[Что сделать 1] Перескажите короче абзац из текста о героях Достоевского, который начинается словами «В восприятии Разумихина», и сохраните его основные факты.
[Что сделать 2] Продолжите текст о героях Достоевского, начав сразу после его последнего предложения.

[Фрагмент текста]

У Достоевского субъект преступления, когда он мыслит о себе, лишается устойчивой и правильной позиции в самопознании; он обречен на мучительное колебание между названными состояниями – и это часть его наказания. Более того: возникает как будто расщепление личности на два субъекта, мыслящих и действующих в ситуации конфликта между собой (к подобному положению приводит интенция преступления в сознании и поведении Ивана Карамазова).

В восприятии Разумихина Раскольников предстает таким, будто в нем «два противоположные характера поочередно сменяются»: то «великодушен и добр», то «надменен и горд», «холоден и бесчувствен до бесчеловечия» (6, 165). Достоевский углубляет эти «характеры» до двух разных личностных основ в герое, выражающих страдательно-пассивное и действенно-активное начала в его природе.

[Исходные данные]
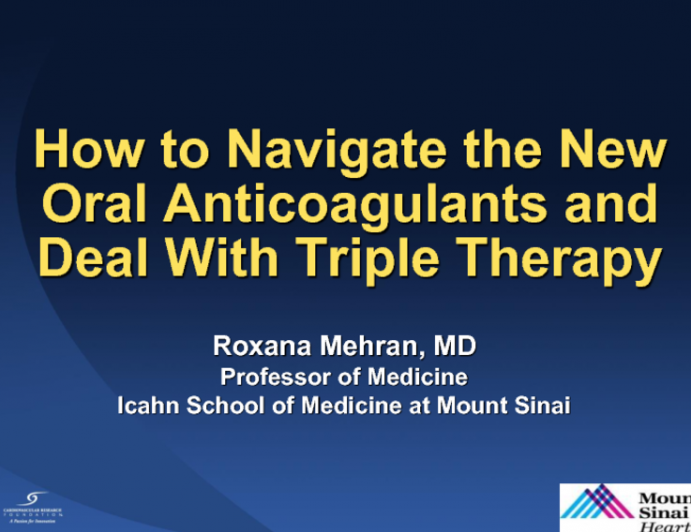 How to Navigate the New Oral Anticoagulants and Deal With Triple Therapy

[Поле ответа 1] Разумихину кажется, что в Раскольникове поочередно сменяются два противоположных характера. Герой то великодушен и добр, то надменен, горд и бесчеловечно холоден. Достоевский углубляет эти «характеры» до двух разных личностных основ героя: страдательно-пассивного и действенно-активного начал.

[Поле ответа 2]
* * *

На подходе к большим романам складывалась главная для Достоевского нравственная проблема: возможно ли восстановление «человека духовного» (по слову апостола Павла) в современном человеке душевно-телесном – именно в таком, каким его теперь узнавал писатель?

В «Записках из Мертвого дома», определяя жажду «крови и власти» как тиранство, писатель полагал, что дойти до него может и «самый лучший человек», а вот «возврат к человеческому достоинству, к раскаянию, к возрождению становится для него уже почти невозможен» (4, 154).

В «Преступлении и наказании» Достоевский как христианин и гуманист все-таки решил доказать, что возможен. Доказательства писатель извлекает из самого же человека, проведенного по всем умственным и нравственным ступеням к «акту эксцесса» и через то – к «опыту предела». Содержанием романа стало оправдание в преступнике человека через отысканную в нем возможность «полного воскресения в новую жизнь» (6, 421); в конце эпилога сообщается уже определенно, что Раскольников «воскрес, и он знал это, чувствовал вполне всем обновившимся существом своим» (6, 421). Достоевский выступил блестящим адвокатом в этом и последнем романах (и не менее блестящим обвинителем в «Бесах»). В данных случаях Достоевский продемонстрировал высшую, если можно так сказать, этико-юридическую технику анализа преступлений и обоснования вердиктов.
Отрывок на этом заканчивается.